Supportive Partnerships
Dr. Ahrens-Nicklas and Dr. Adang credit the collaborative infrastructure at CHOP for support throughout the BGTC process. Chief Scientific Strategy Officer Beverly Davidson, PhD, first introduced the researchers to a parent of a child with MSD who was in search of scientific partnership and became a close friend. The Clinical In Vivo Gene Therapy team was instrumental to completing their grant application, and the Cell and Gene Therapy Collaborative provided support that moved their work forward.

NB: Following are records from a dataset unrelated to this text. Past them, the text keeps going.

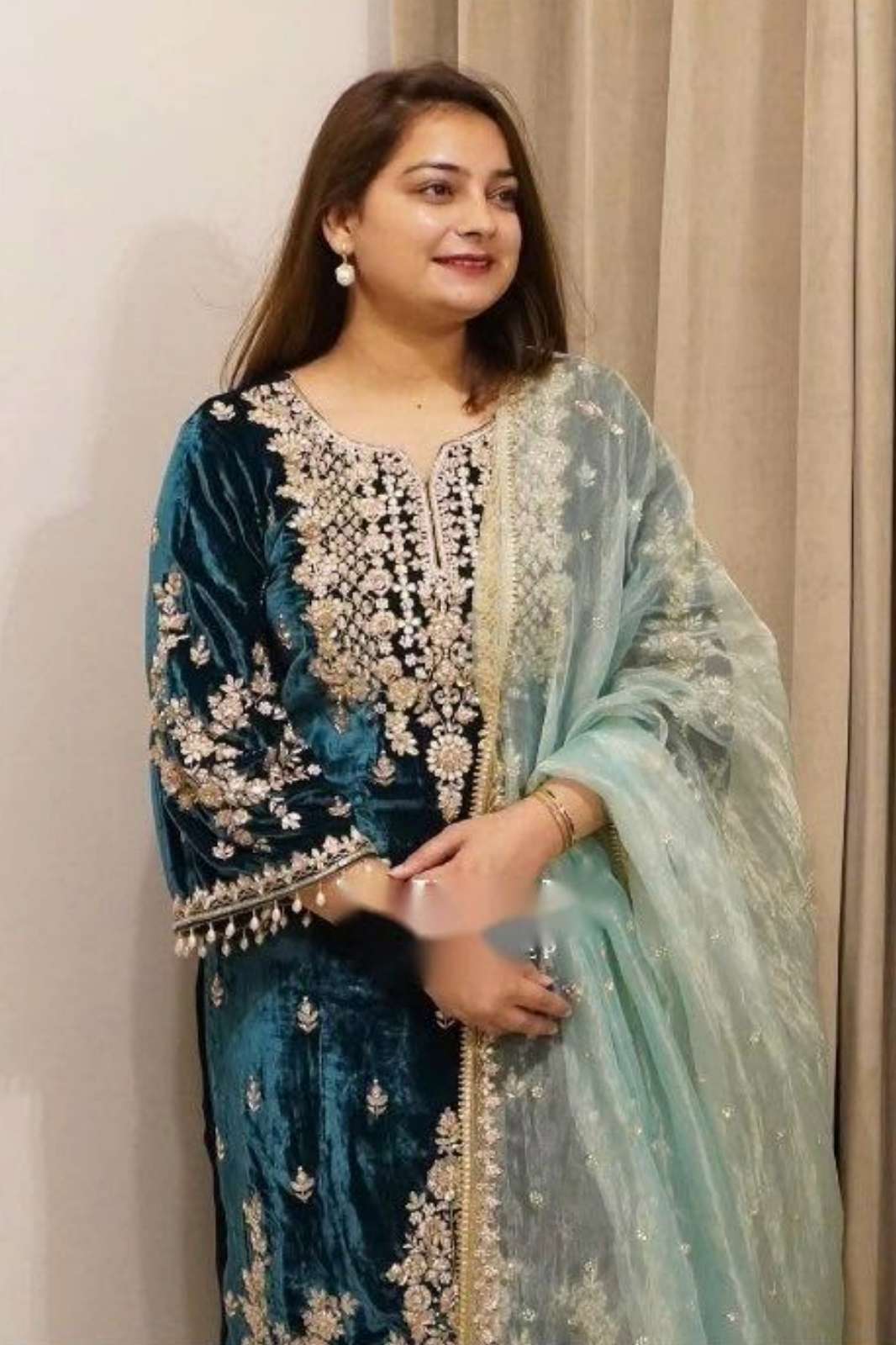 Shri Balaji presents WW 1236 Viscose Velvet With Embroidery Sequences Work Pakistani suit 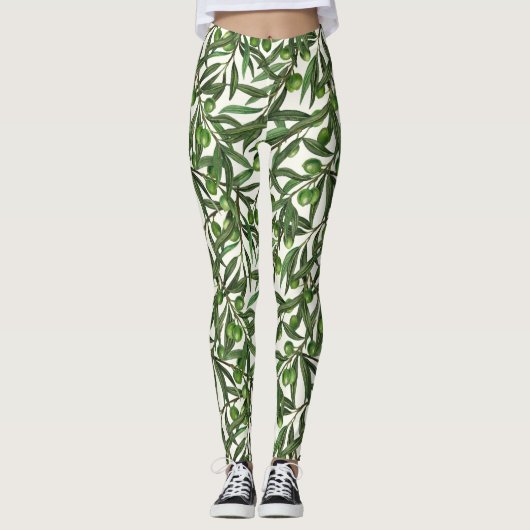 Olijfolie op witte basis leggings (Voorkant)
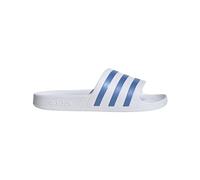 adidas Women's Adilette Aqua Slides Sandal, White/Blue Fusion Metallic/White, 9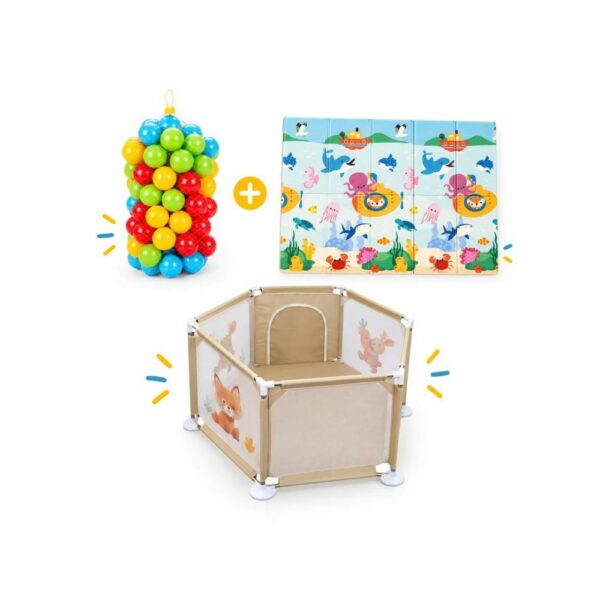 Pack Éveil - Parc + Tapis Anti-Choc + 100 Balles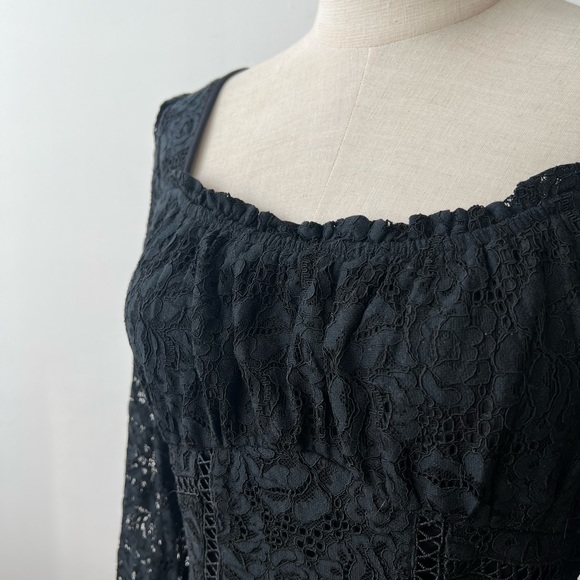 AQUA Black Lace Milkmaid Long Sleeve Short Dress Womens XS - Picture 2 of 5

In addition to their CHOP colleagues, the researchers are grateful to Lars Schlotawa, MD, international medical director of the United MSD Foundation, their partner for "all things natural history and for MSD trial design," and applaud Stephen Gray, PhD, director of the Translational Gene Therapy Core at UT Southwestern and Rachel Bailey, PhD for their development of the AAV9 MSD vector and critical pre-clinical animal model work to the benefit of the MSD community.
Most of all, Dr. Ahrens-Nicklas and Dr. Adang are thankful for the families who donate their time and effort so researchers can learn about each child and their disease progression.
"The families we have met find great meaning in being able to share their child's story and clinical features, because they know how important it is for the next generation of patients who are diagnosed with MSD," Dr. Adang said. "The opportunity to participate in the natural history study provides purpose to the families' journey with this disease and gives their child a legacy — they will not be forgotten."